There are 1.5 Billion Gmail accounts - wouldn’t it be cool to “just use email” to interact with blockchain and not think about private keys ?
Now you can ! (via the demo / proof-of-concept).
Demo
You start by sending email with subject “init” to input.near@gmail.com - this will create a new NEAR account for you (you’ll be able to see it on https://explorer.testnet.near.org/accounts/email-demo.testnet)
(if your account is foobar@gmail.com - you’ll get foobar_gmail_com.email-demo.testnet account)
Afterwards you can use one of the other supported commands (you have to create email with a given command in a subject):
- add_key ed25519:XXXXX
- transfer baz.testnet 2.3
This currently works for emails from gmail.com domain only.
Example (from example.near@gmail.com account):
The ‘init’ email has triggered this transaction:
https://explorer.testnet.near.org/transactions/CuvirhbTrbtDbUFSAvLVmWTxxcPfw7VjSTWcuBZPXu5M
And the account that was created:
https://explorer.testnet.near.org/accounts/example_near_gmail_com.email-demo.testnet
And then the second email transferred 0.4 NEAR to mm-near.testnet
https://explorer.testnet.near.org/transactions/CuLCcRmanCjaMsG2DnEHqigd2FQdvGo2A1aqpE24ExHR
How does it work?
It works based on DKIM (DomainKeys Identified Mail) where the server (in this case Google) is signing the email with their private key - and the signature is attached in email header.

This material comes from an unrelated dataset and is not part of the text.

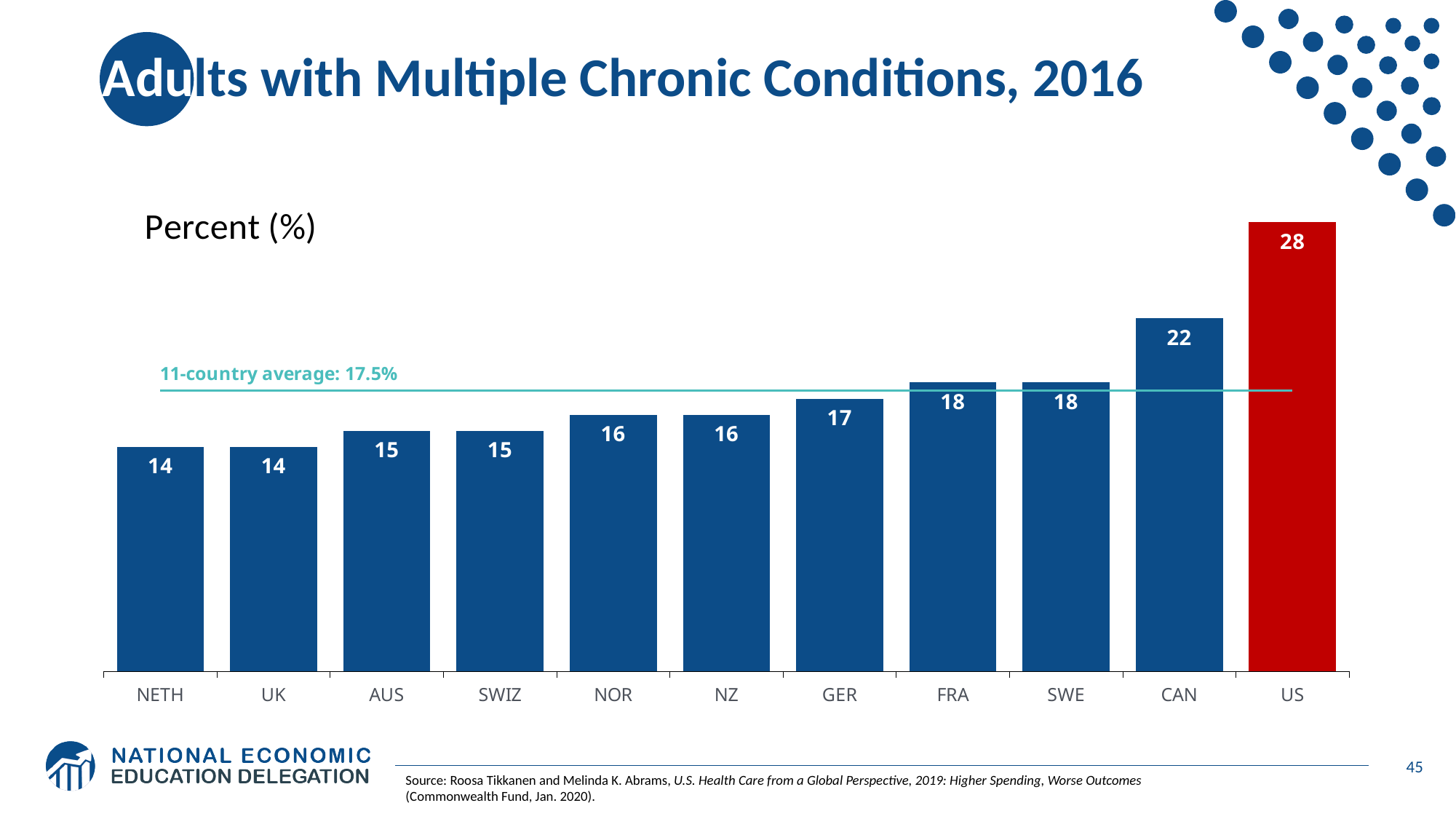
What is the difference between the values for FRA and NETH? 4 What is the difference between the values for the US and CAN? 6 Do the values rise or fall from left to right across the countries? rise Which country's bar is coloured red? US How many countries are shown on the chart? 11 Which is larger, the value for NOR or the value for SWE? SWE What kind of chart is shown on the slide? bar chart Which country has the highest value? US What is the value for CAN? 22 What is the value for the US? 28 What is the value for GER? 17 What is the 11-country average shown on the chart? 17.5%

When you send email to input.near@gmail.com - there is a small IMAP client, that fetches it - and puts it on chain.
Then the contract (running on email-demo.testnet) is picking it up, doing the DKIM verification and creating a new account if needed or forwarding the request.
This means that signature verification is actually done within the smart contract (so you cannot ‘forge’ a fake email).
The newly created accounts are also running a small contract - so that they follow the requests that they receive from the email-demo.testnet contract.
You can see all the code here: GitHub - mm-near/near-email-auth
What it could be used for ?
There are a lot of interesting use cases - mostly focusing around account recovery and account migrations.
Also creating new gmail accounts is relatively difficult for bots - so this could be an interesting defense against sybil attacks.
What could happen next ?
While this is only a demo - we could actually make it a “proper” protocol feature (basically having such DKIM-based email as another key type) - if there is enough support for the idea.